Kayla moved away from him, pulling a brightly flowering weed from a crack in what had formed part of a wall. She was getting used to his uncommunicative ways.
She was surprised, therefore, when he suddenly said, ‘I used to dream of owning this island when I was a boy. I used to sit on that hillside...’ he pointed to a distant spot across the water, indiscernible through the heat haze ‘...and imagine all I was going to do with it. The big house. The swimming pool. The riding stables.’
‘And dogs?’ Kayla inserted, her eyes gleaming, following him into a make-believe world of her own.
‘Yes, lots of dogs.’
So he liked animals, she realised, deriving warm pleasure from the knowledge. Contrarily, though, she wrinkled her nose. ‘Too costly to feed.’ Laughingly she pretended to discount that idea. ‘And too much heartache if they get sick or run away.’
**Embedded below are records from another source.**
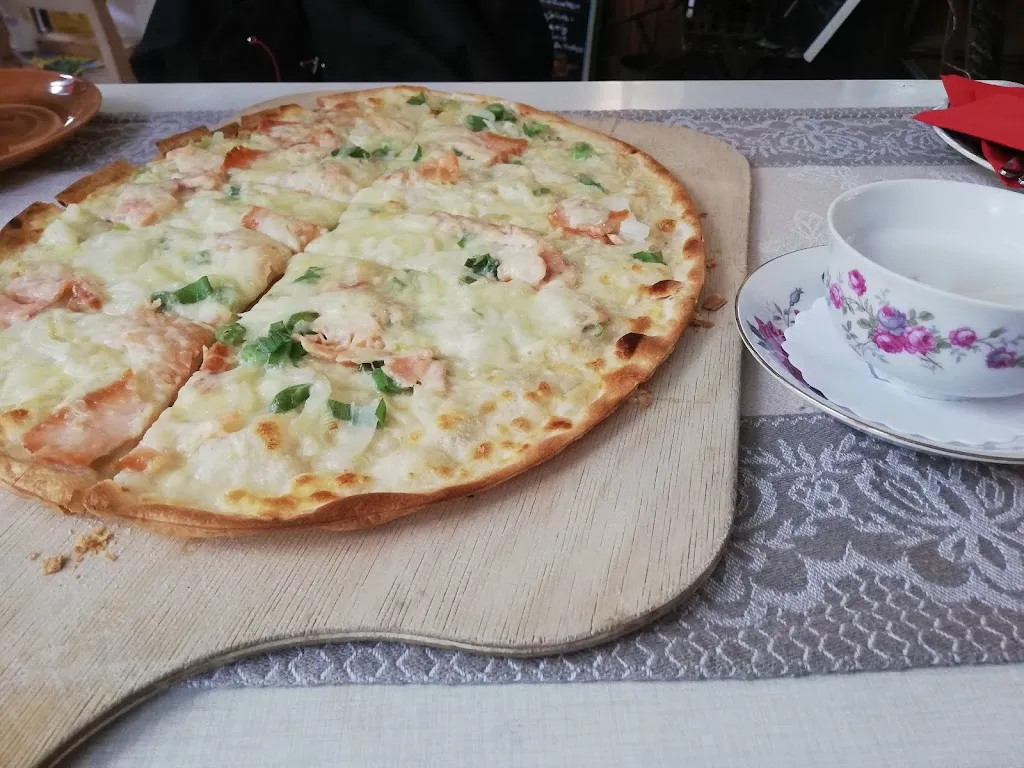 Menu_La Commode_Mühlhausen/Thüringen_image_6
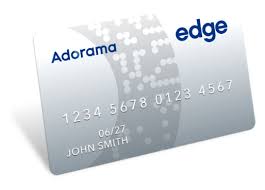 Check spelling or type a new query. Adorama Edge Credit Card 5 Off Or Special Financing Adorama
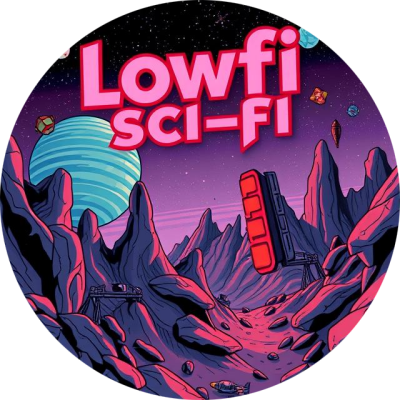 lowfiscifi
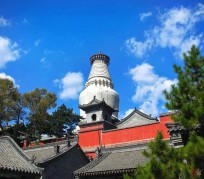 东海游玩景点(游玩景点有哪些)
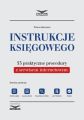Instrukcje ksiegowego. 53 praktyczne procedury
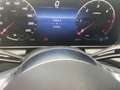 Mercedes-Benz GLC 220 GLC 220 d AMG Advanced Plus 4matic auto Nero - thumbnail 11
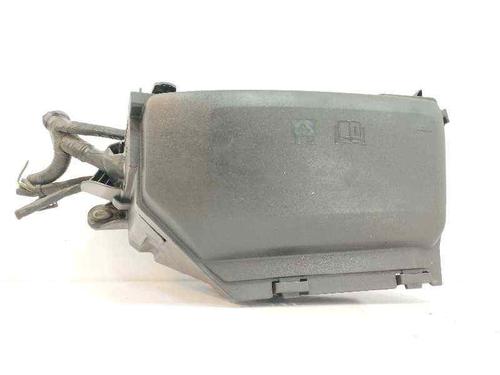Used Fuse box Fuse box LAND ROVER RANGE ROVER EVOQUE (L538) 2.2 D 4x4 (150 hp) 9856699 9856699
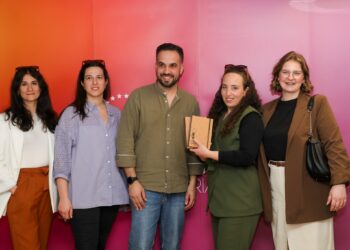 Kreative Agency distinguida duas vezes nos Prémios Lusófonos da Criatividade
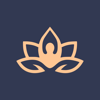 YogaFit | Yoga for Beginners - Fast Builder Limited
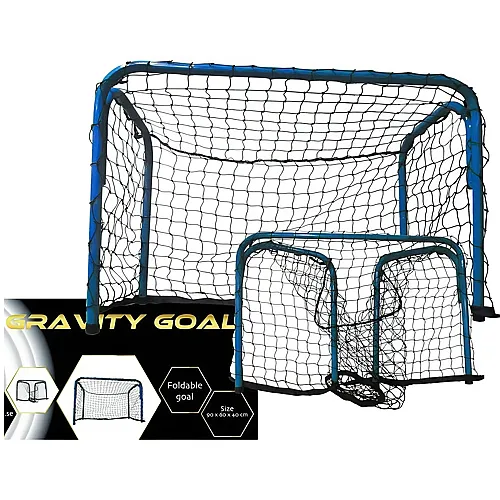 Eurostick Acito Gravity Goal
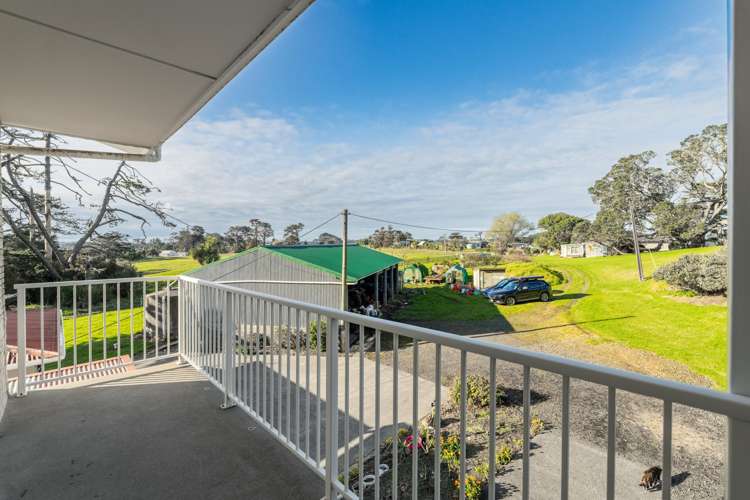 165 Annett Road Kumeu_12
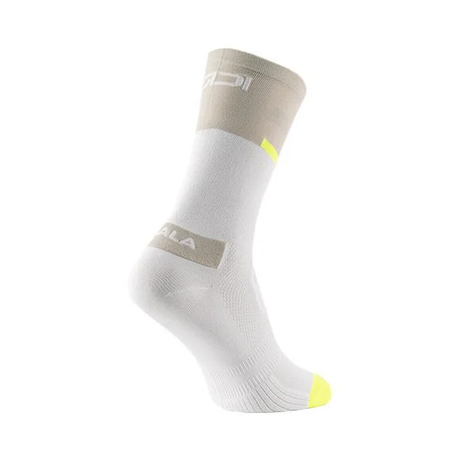 Calze Sidi Neo - Bianco Beige Sidi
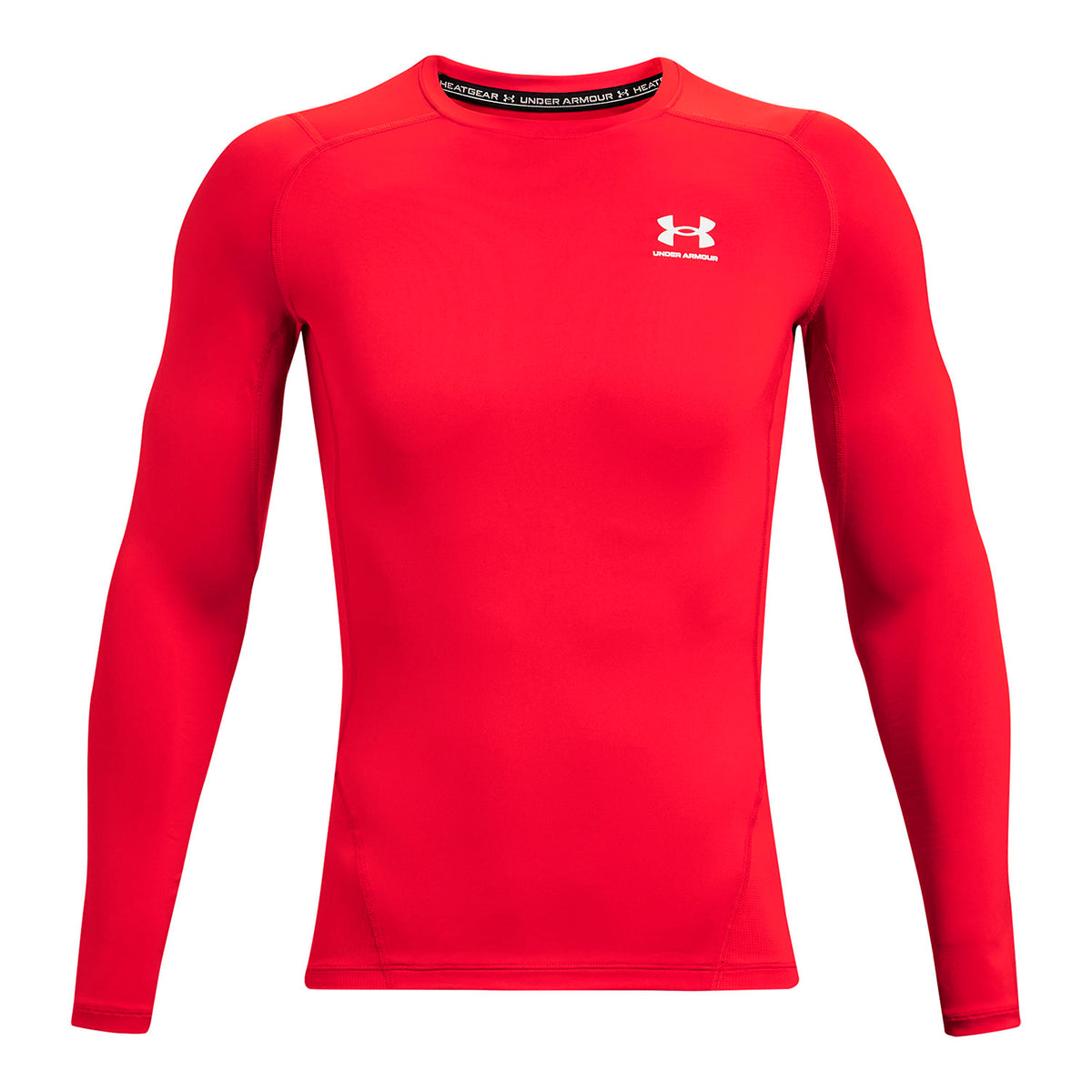 UA HG ARMOUR COMP LS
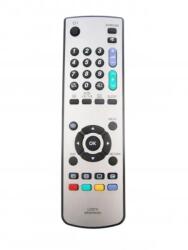 Utángyártott Sharp RRMCGA531WJSA távirányító prémium minőség! utángyártott (RRMCGA531WJSA)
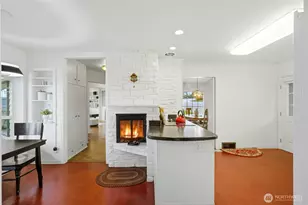 456 View Ridge Dr, Everett, WA 98203 - Photo 21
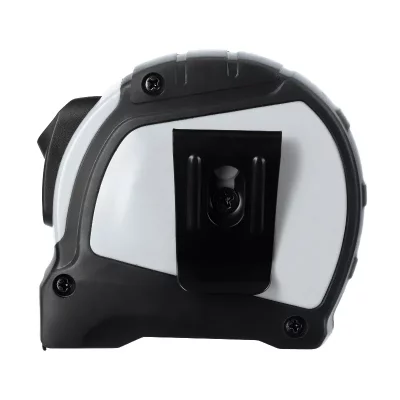 Рулетка Ermenrich Reel KD30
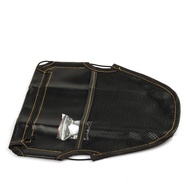 For HONDA Integra NC750D NC700D NC 750D NC 750 700 D Motorcycle Scooter Under Seat Storage Bag Pouch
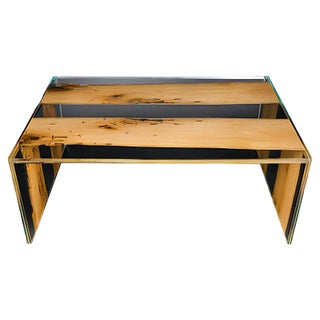 Venezia Coffee Table from VGnewtrend For Sale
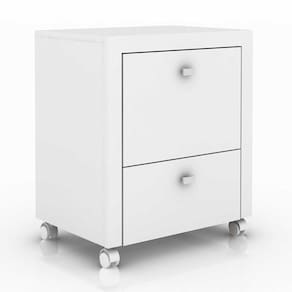 Gaveteiro Tecno Mobili ME4112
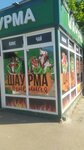 Смешанные товары (derevnya Yelino, 18), convenience store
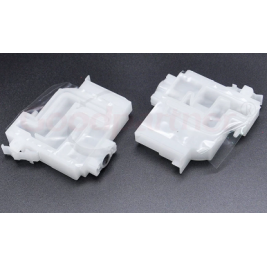 Adapter ASSY Epson L3100/3150/4150/4160/6160/6170/6190 (1758384,1758383) Color/Black Original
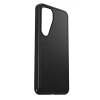 Etui na telefon Samsung Galaxy S25 OtterBox Symmetry Series Magnet - czarne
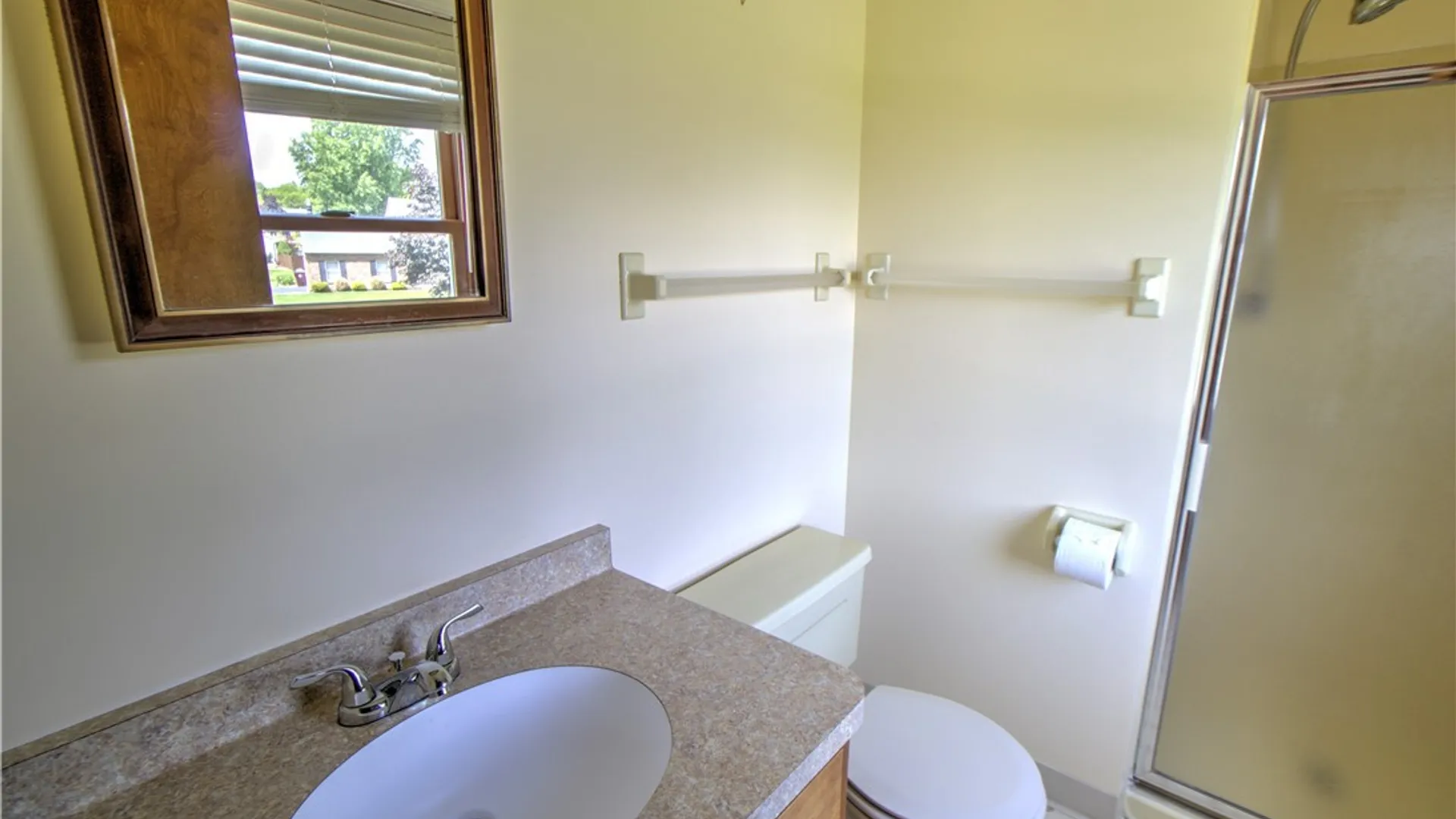 Property at 46 Old Orchard Lane, Orchard Park, NY 14127 32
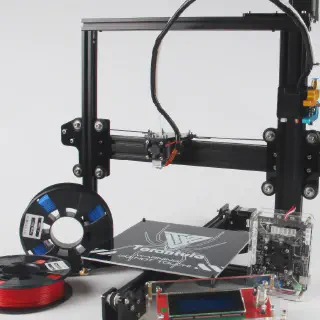 /img/22967-tarantula-i3-3d-printer-maintenance.webp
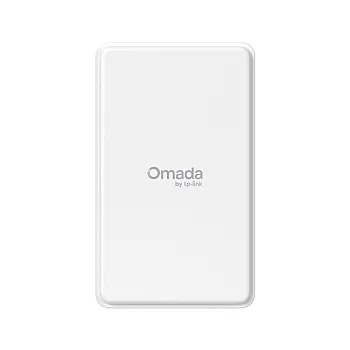 TP-Link Omada 5G 室外網關 (ER701-5G-Outdoor)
‘They couldn’t run away,’ Leonidas reminded her. ‘Not unless they were proficient swimmers.’
‘Haven’t you ever heard of the doggy paddle?’ She giggled, enjoying playing this little game with him. Her eyes were bright and her cheeks were glowing from an exhilaration that had nothing to do with their climb. ‘So you were going to build a house with a swimming pool? And have horses? Racehorses, of course.’